Our group has been exploring new materials with enhanced MR contrast properties over the last few years.^22–26 To study the effect of shape on MRI contrast enhancement, we have synthesized spherical and faceted irregular (FI) CoFe₂O₄ nanostructures via a high temperature solution phase method.²² Similar sized FI structures with lower M_S values than the spherical CoFe₂O₄ nanostructures show a higher R₂ value. The enhanced contrast properties are attributed to the differences in surface area between spherical and FI nanostructures, which is higher in the case of FI nanostructures. Recently, Zhao et al. demonstrated that octapod Fe₃O₄ NPs of an edge length of 30 nm exhibit an ultra-high R₂ relaxivity value (679.3 ± 30 mM⁻¹ s⁻¹) as compared to their spherical counterpart of similar material volume.²⁷ The high R₂ relaxivity of the octapod shaped NPs is believed to be due to their anisotropic shape, which renders a higher surface area than the spherical shape of their counterpart with a similar material volume. The increased surface area allows a greater number of hydrogen nuclei of water in proximity. Therefore, a greater number of neighboring nuclei are disturbed by the dipolar field of the NPs, resulting in faster relaxation. There are also few reports on the MRI contrast characteristics of nanorods (NRs) of paramagnetic compounds such as Dy(OH)₃, Gd(OH)₃ and β-FeOOH.^28–30 Even though these paramagnetic compounds possess low magnetic moment (<10 emu g⁻¹), due to higher surface area, their R₂ relaxivity is found to be comparable to the commercial Fe₃O₄ NP contrast agents. Furthermore, as compared to spherical NPs, NRs offer longer blood circulation times, stronger interaction with tumors, enhanced retention at tumor sites and improved targeting efficiency, making them excellent candidates as targeting carriers or MRI contrast agents.³¹ To the best of our knowledge, there is no report on the MR contrast properties of Fe₃O₄ NRs.

Herein, we demonstrate a simple two step reaction strategy for the synthesis of uniform ‘colloidal’ magnetite nanorods (30–70 nm in length) with very high R₂ relaxivity values.
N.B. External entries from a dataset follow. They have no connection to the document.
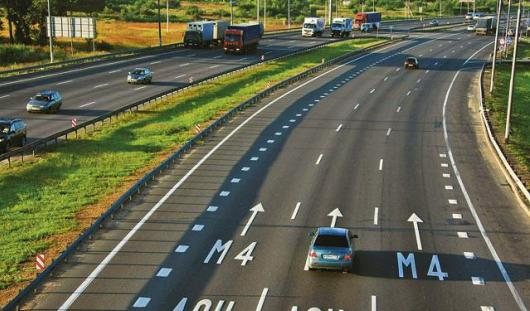 Максимальная скорость движения по дорогам в России повышена до 130 км/ч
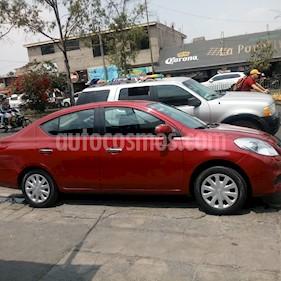 Nissan Versa Sense Aut  usado (2013) color Rojo precio $115,000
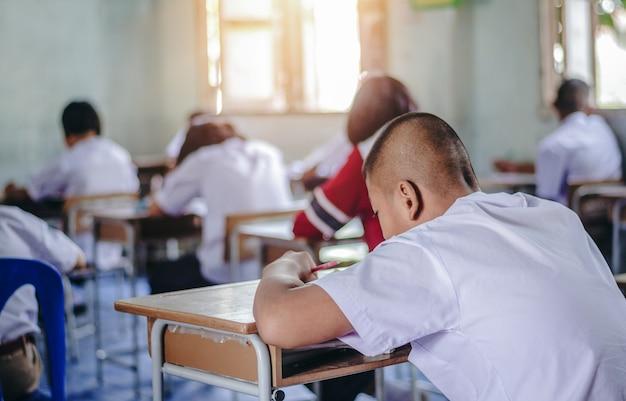 Dar marcha atrás al estudiante masculino leyendo documentos de práctica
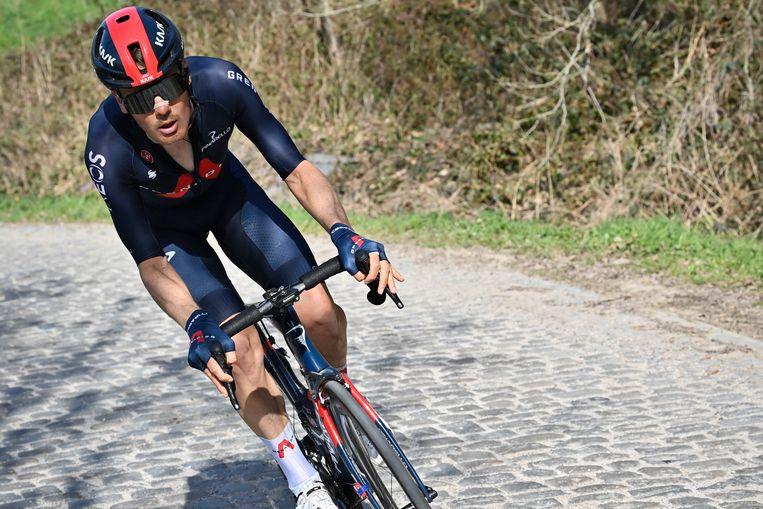 Dylan van Baarle in de  'Dwars Door Vlaanderen' race.  Beeld Belga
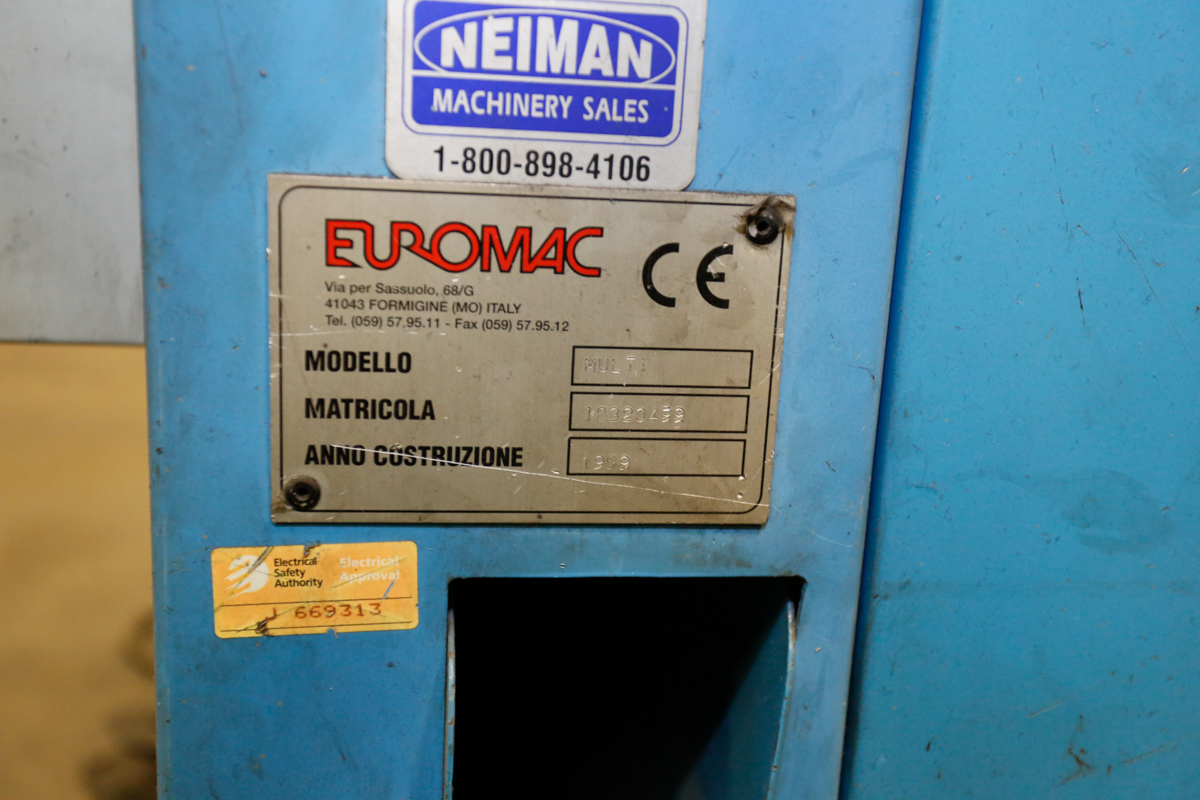 Lot 105 - EURO-MAC MULTI 220/6R, 8 '' VARIABLE ANGLE CORNER NOTCHER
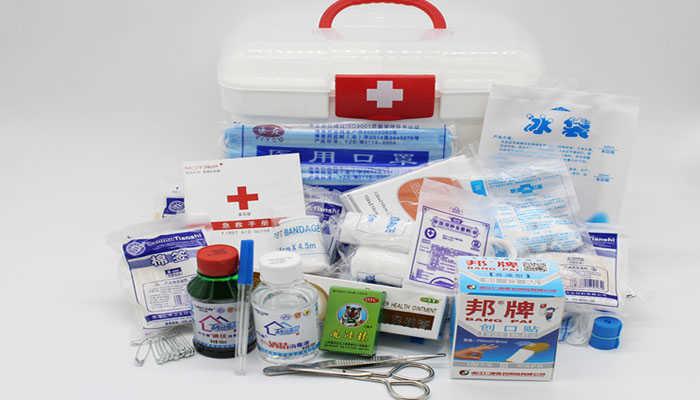 Bộ sơ cứu trong tủ thuốc gia đình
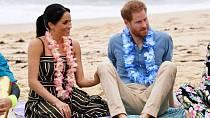 Poprvé šaty oblékla během cesty do Austrálie a na Nový Zéland.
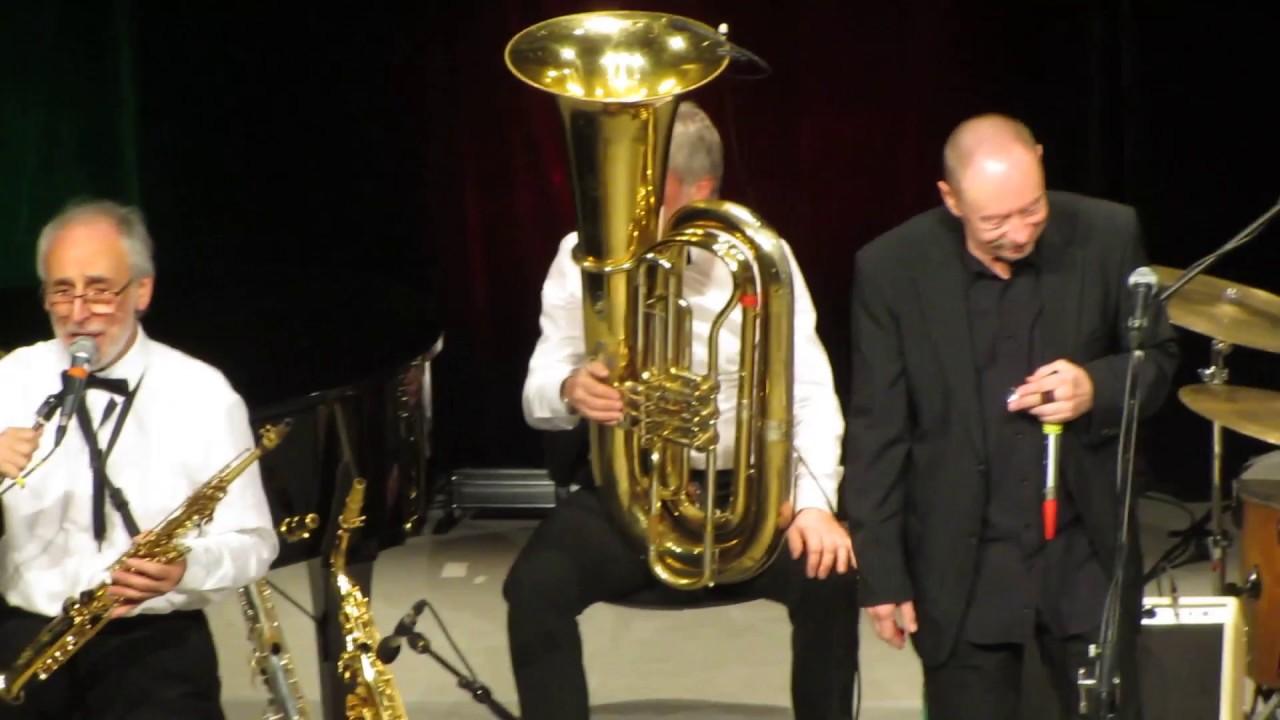 Blue Wonder Jazzband und Bernd Kleinow spielen 45 Times
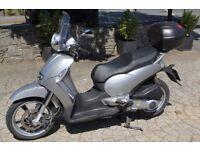 Brilliant Aprilia Scarabeo 250 ie Vespa scooter, driven only 8801 miles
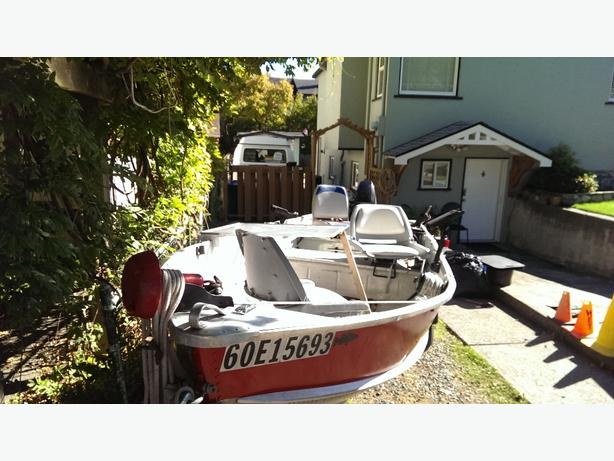 Aluminum boat motor and trailer victoria city victoria for Self deploying trolling motor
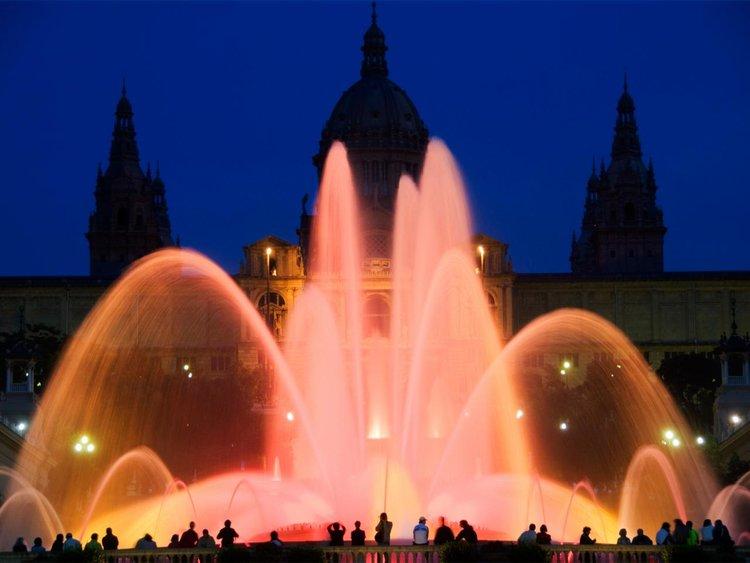 西班牙夜间的喷泉。
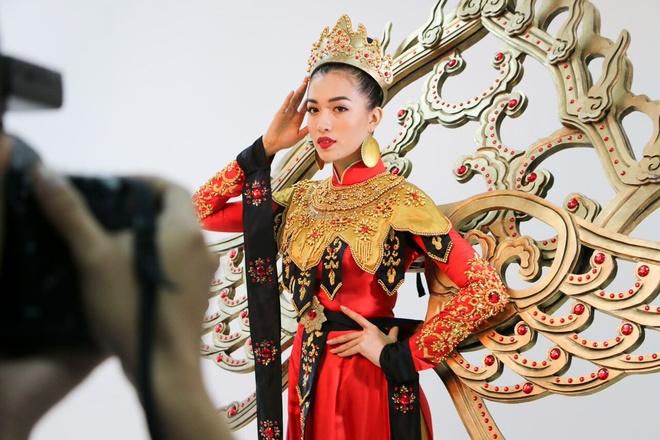 Quoc phuc cua Le Hang tai Miss Universe 2016 hinh anh 7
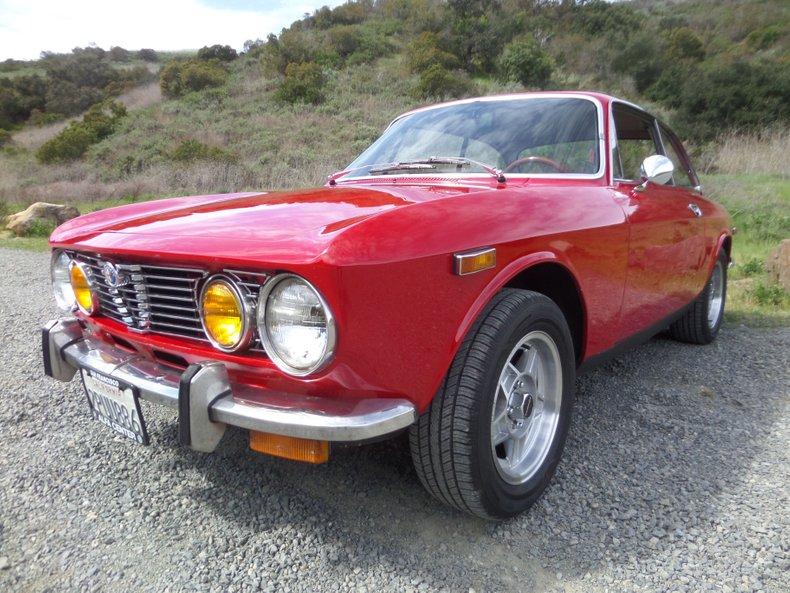 1973 Alfa Romeo GTV 4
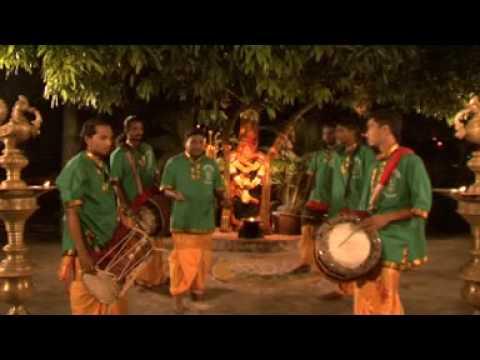 Kaathu Vazhi - Siva Mathura Kaali Urumee Melam 5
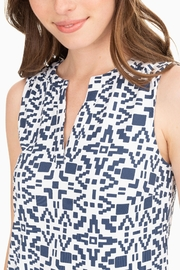 Southern Tide Robyn Performance Dress - Side cropped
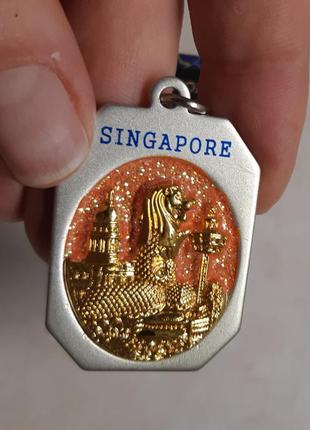 Брелок из сингапура.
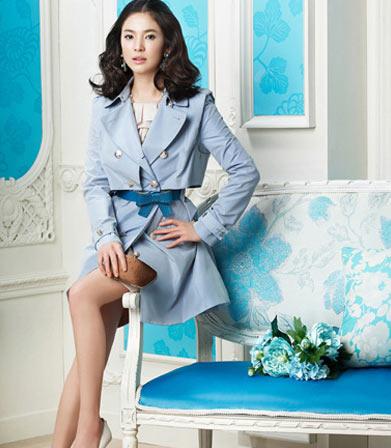 淡蓝色大衣优雅迷人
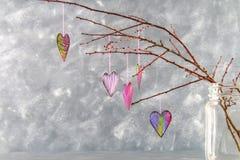 les coeurs Noir-roses accrochent sur des branches sur un fond concret gris Arbre d'amour Le concept de la Saint-Valentin Un symbo Image stock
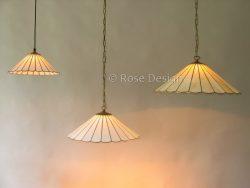 Waaiers-33, 45 & 55-cm een Rose design Tiffany hanglamp verkrijgbaar in drie verschillende maten.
We found that the relaxation coefficient (R₂) gradually increases from 312 to 608 mM⁻¹ s⁻¹ with an increase in the length of NRs; this increase is a consequence of magnetization enhancement as well as a sharp increase in the surface area due to anisotropic morphology. Although the spherical NPs exhibit higher magnetization than the NRs of the same material volume, a high relaxivity is realized for NRs. The enhanced MR contrast characteristics of NRs correspond to the larger surface area rendered due to the anisotropic morphology.

2. Experimental section

a. Preparation of β-FeOOH nanorods

The rod-shaped FeOOH nanostructure was prepared by hydrolysis of FeCl₃ aqueous solution. In a typical synthesis of 70 nm length FeOOH NRs, 20 mmol of FeCl₃·6H₂O was added into a round-bottom flask containing 100 ml of deionized water with 0.2 ml polyethyleneimine (PEI). The reaction mixture was heated at 80 °C under magnetic stirring for 2 h to obtain a uniform rod-shaped FeOOH nanostructure. The precipitate was separated by centrifugation and washed several times with deionized water and ethanol. The length of NRs is controlled from 25 to 70 nm by varying the PEI content to be 2, 1.5, 1, 0.5, 0.3 and 0.2 ml. Further, a decrease of PEI content to 0.1 ml and below transformed the rod-shape morphology of FeOOH to a spindle shaped structure of length above 100 nm.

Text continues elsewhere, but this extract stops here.